Meg’s mouth dropped open. “You were the one I chased out of the window. That iron candelabra didn’t fall into the wall accidentally, did it?”

“Of course not.”

“And the lavender cream,” Meg continued, the pieces snapping together. “You set the fire. That’s why it smelled like lavender, and why we smell it on you now. It wasn’t the dried flowers. It was your father’s arthritic cream.”

“He needs it,” she spat. “And so many more medicines. You have no idea how expensive they are.”

“Why burn down the music room?” Charlie squeaked.

“Because it’s the furthest one from the dining room,” Dougal replied. “Isn’t that right? It got the household out of your way for a few hours.”

“Yes. So you know I’m serious.” She squeezed again and Charlie’s cheeks went pale, her breath stuttering. “Now enough chatter. I’ll have what I came for. Don’t make me say it again.”

“Stop,” Meg begged, making sure the fury inside her did not touch her voice. She wanted to eviscerate her. But she knew the type. She’d get further with calm, honeyed words, however false and however they burned inside her mouth. Her uncle had trained her for this particular kind of person. “Please let her go and you and I will go to the dining room.”

“We’ll all go,” Alice said, but she did soften her hold, however slightly. The storm lashed at the house. They could scream for help but no one in the servants’ hall would hear them. They outnumbered Alice and could well attack together, but not before she could hurt Charlie, possibly fatally. She might crush her windpipe or snap her neck. Meg could see the exact moment Dougal gave into the inevitable. He was no less on guard, but he’d already moved ahead to some other plan. Alice assumed he’d given up. That she knew how dukes acted.

Not this duke.

Dougal turned, dipping his head towards Meg. “Run,” he whispered urgently.

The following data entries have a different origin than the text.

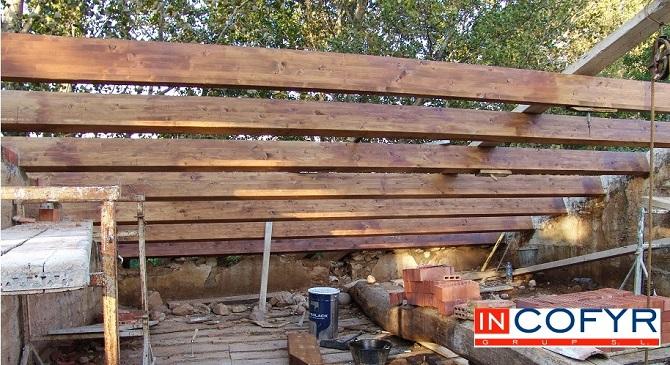Reforma de un tejado de madera casa vieja incofyr for Tejados de madera para exterior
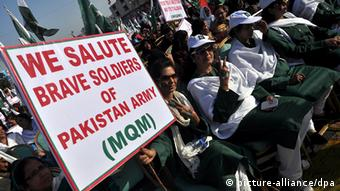 Pakistan Demonstration gegen Taliban in Karachi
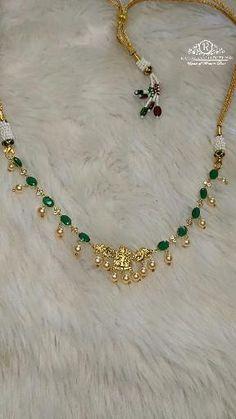 Bead Necklace Designs, Simple Necklace Designs, Gold Necklace Simple, Gold Jewelry Simple, Jewelry Design Earrings, Gold Earrings Designs, Emerald Necklace, Emerald Jewelry, Diamond Jewellery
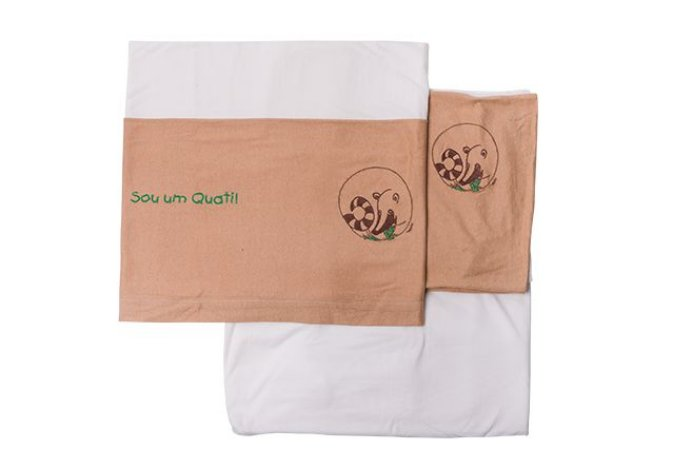 Conjunto lençol de berço com bordado de animais brasileiros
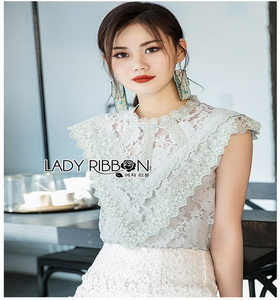 Lady Lindsay Basic Lace Sleeveless Top เสื้อแขนกุด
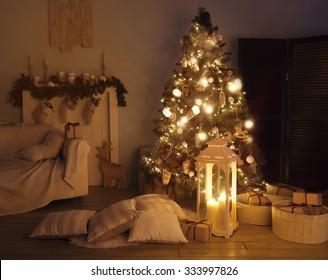 living room with a Christmas tree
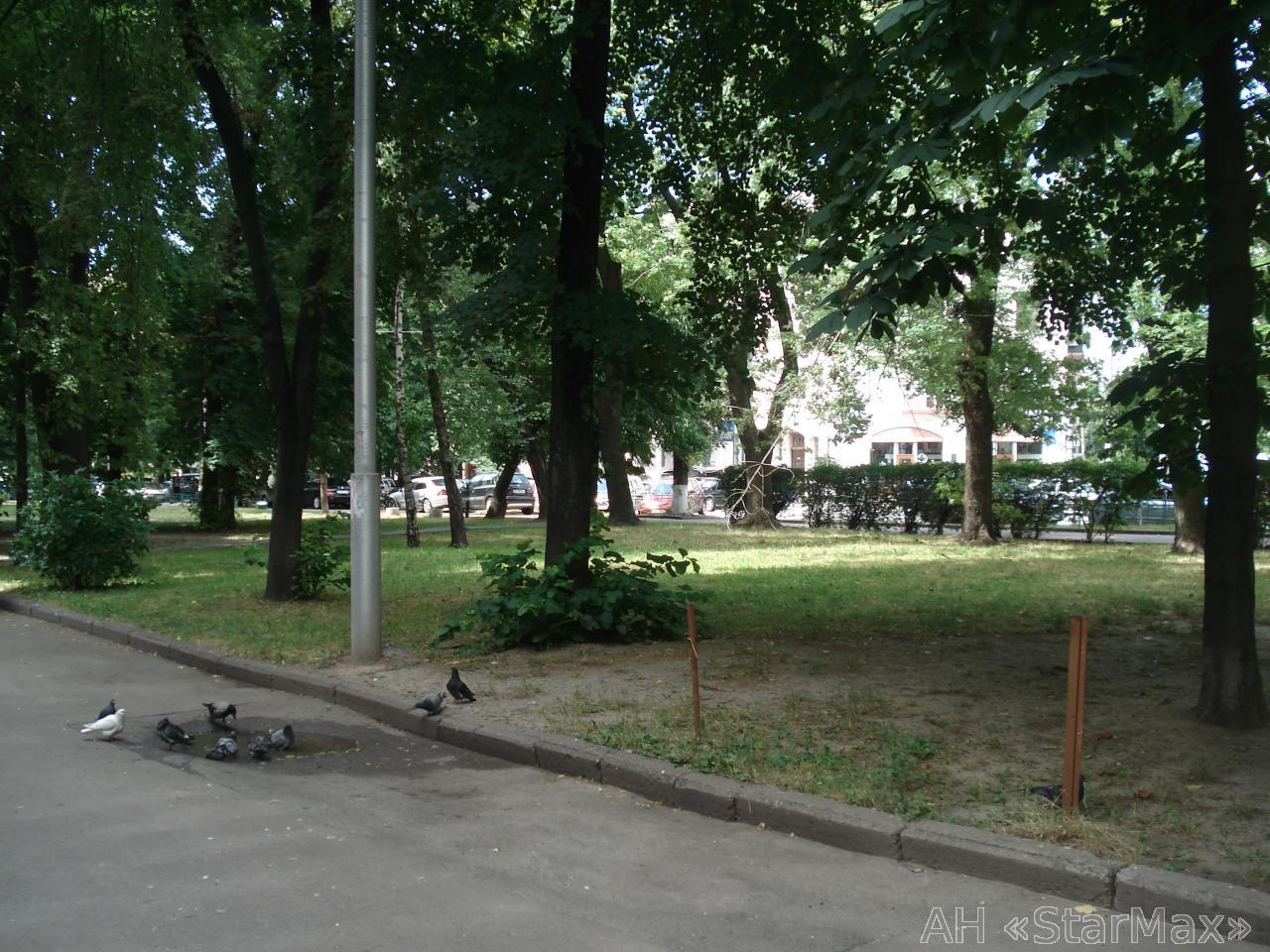 Продам офисное помещение Киев, Суворова ул. 4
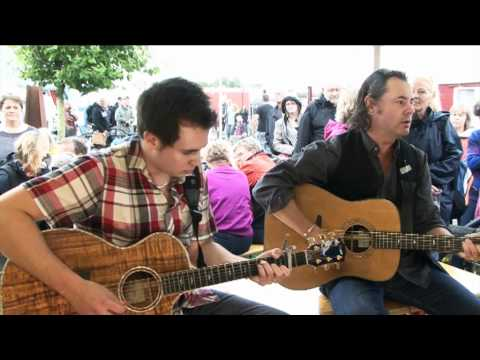 Bruce and Dylan Guthro: The purple heather, acoustic at Tønder festival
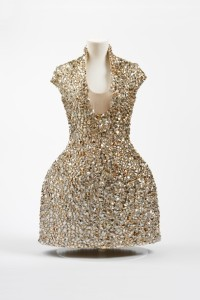 Figure 8- The V&A, 2015, Bell Jar Dress, http://wsimag.com/fashion/14057-alexander-mcqueen-a-cut-above-the-rest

“Like hell,” she whispered back. She might have done it, though, if only to gain some other advantage, some way to return armed to the teeth.

“Everyone stays where I can see them,” Alice demanded. “Now, move.”

They filed down the hall, Charlie stifling small noises of pain.

“The west wall is still a hundred feet long,” Dougal said. “Let my sister go. This will take some time.”

“Then you’d best get started.”

They’d reached the dining room. “Let me go in and light the candles,” Meg said. She didn’t know what advantage she could glean from it, but it was worth a try. Anything to keep focus on her instead of Charlie.

And then it didn’t matter anymore.

Without a sound of warning, Lady Beatrice was suddenly there.